Now there's much to say about the "Indian canon" specifically and its origins, but the debate here is also of broader interest and relevance.

I share the view that one should be pretty careful and critical about the use of "substantive canons" in statutory interpretation. As Steve Sachs and I have argued elsewhere, such canons are valid if and only if they are established as law—which we would say means they "were rules of law at the Founding or have validly become law since, pursuant to rules of legal change that were themselves valid in this way." Many substantive canons might be hard to pedigree this way.

But it seems to me that Justice Kagan's reaction goes too far. Some substantive canons really might be derived from longstanding principles of general law, or fair inferences from other legal rules. The ensuing debate about extraterritoriality, or maybe sovereign immunity, are good examples, as is the famous example of the rule of lenity.

Part or what seems to be going on today is that there are a lot of putative substantive canons that are not directly rules of positive law, but that are derived from other canons. For instance, we might start with the legally established canon against implied repeals. We might extend that to a presumption against the implied repeal of federal sovereign immunity. We might extend that to a presumption against the implied repeal of the immunity of other sovereigns. We might extend that to a general presumption in favor of preserving the sovereignty of Indian tribes. And so on.

Or we might start with the legally established rule of priority that the Constitution is supreme over a statute. We might derive from that the substantive canon of constitutional avoidance.
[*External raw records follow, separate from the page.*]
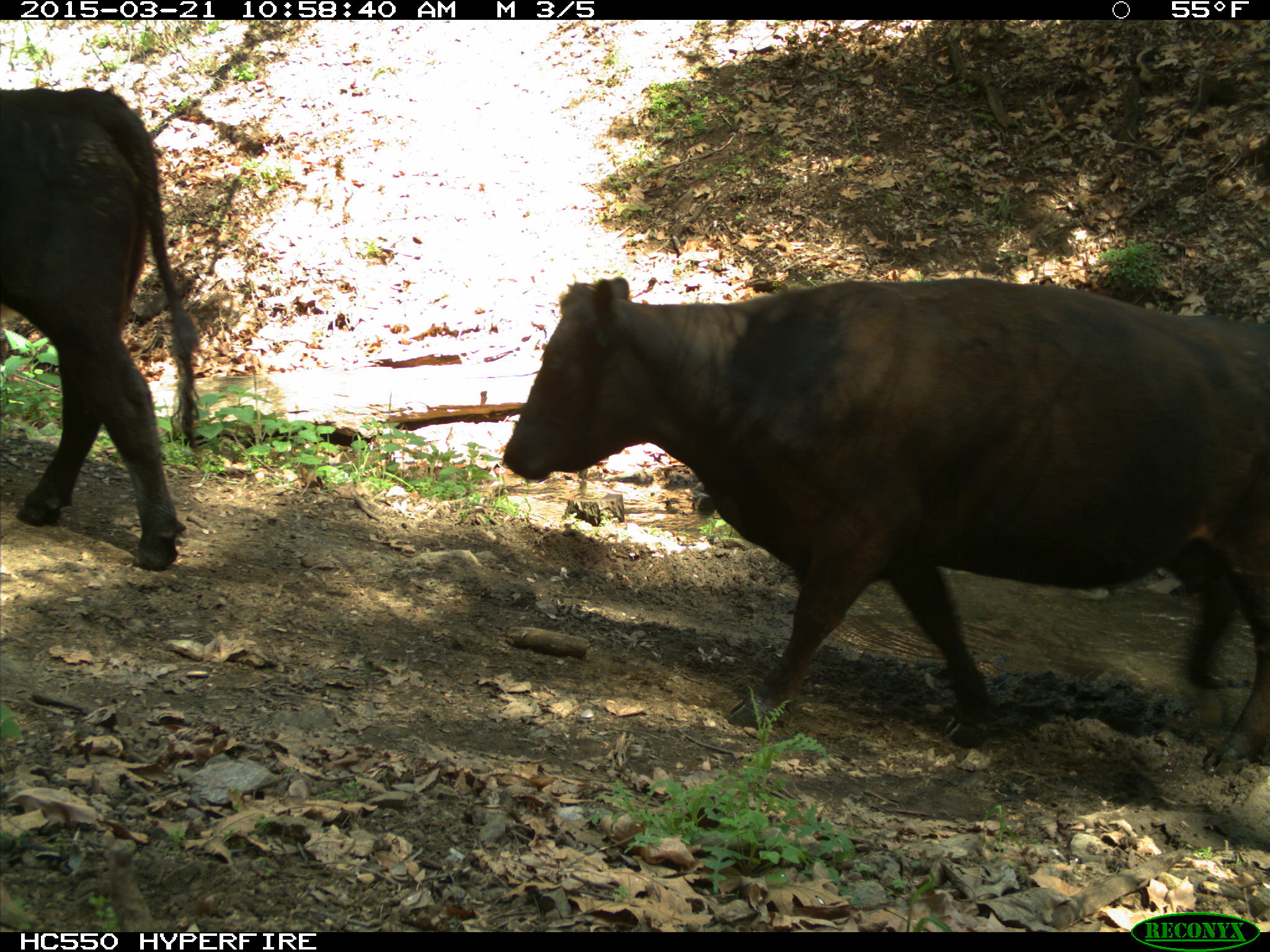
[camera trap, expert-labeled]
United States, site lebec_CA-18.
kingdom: Animalia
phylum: Chordata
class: Mammalia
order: Artiodactyla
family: Bovidae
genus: Bos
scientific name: Bos taurus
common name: domestic cow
Bos taurus (domestic cow).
We might derive from that, plus a certain view about legislative and executive power, the "major questions" canon. We might derive from that a variation that's closer to a "major rules" canon. And so on.
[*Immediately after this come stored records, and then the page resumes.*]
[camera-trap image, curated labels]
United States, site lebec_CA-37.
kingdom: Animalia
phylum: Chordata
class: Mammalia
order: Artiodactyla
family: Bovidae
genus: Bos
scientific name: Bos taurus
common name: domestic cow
The problem is that "and so on" can take us pretty far away from the first principles where we started, and there are a lot of unsupervised degrees of freedom in how one extrapolates from one substantive principle to another. If the Justices are concerned about this, I can think of several possible solutions:

  • One would be to permit legally-grounded substantive canons but to ban extrapolations.
  • Another would be to be more disciplined about extrapolations, something that would probably require a more disciplined approach to common-law reasoning generally.
  • A third is just to go Justice Kagan's way, and "toss them all out."